THE MEDIATION CLAUSE AND THE PRINCIPLE OF VOLUNTARINESS UNDER THE SINGAPORE CONVENTION
Abstract
It is of the essence of the mediation process that it is voluntary. However, there may be in the
contracts a mediation clause, which states that, in case of dispute, the case should be brought to the
mediation sphere before judicial or arbitration proceedings are instituted. In this sense, the Singapore
Convention was signed in August 2019, from which, in civil and commercial contracts, this clause is
now precisely inserted. The purpose of this article is to verify whether the existence of this clause
violates the principle of voluntariness. For this analysis, a literature review was made, observing the
process of mediation, its phases and principles, especially voluntariness, as well as the arbitration
clause itself in the light of Portuguese law (Law No. 29/2013, April 19) and the Singapore Convention.

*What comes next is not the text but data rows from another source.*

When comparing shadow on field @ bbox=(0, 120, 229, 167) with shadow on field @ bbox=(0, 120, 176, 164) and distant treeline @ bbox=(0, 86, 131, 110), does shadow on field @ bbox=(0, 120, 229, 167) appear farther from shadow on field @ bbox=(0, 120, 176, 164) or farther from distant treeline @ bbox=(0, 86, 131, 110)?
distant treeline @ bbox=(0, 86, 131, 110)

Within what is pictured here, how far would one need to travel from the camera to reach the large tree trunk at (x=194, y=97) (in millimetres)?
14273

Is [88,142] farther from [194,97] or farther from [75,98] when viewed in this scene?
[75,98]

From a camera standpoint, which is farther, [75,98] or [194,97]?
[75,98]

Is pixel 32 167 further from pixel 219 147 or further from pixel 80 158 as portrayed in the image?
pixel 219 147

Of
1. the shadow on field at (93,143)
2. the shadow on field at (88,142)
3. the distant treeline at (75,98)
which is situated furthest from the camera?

It follows that the existence of the mediation clause, as well as the requirement to determine that, in
the event of a dispute, in the case of the signatory countries of the Convention, the contract is to be
executed in the context of mediation, does not violate the principle of voluntariness. however, the
parties are referred to the pre-mediation phase, which is mandatory, but may not be followed up or
may abandon the process at any other stage, complying with the principle of voluntariness.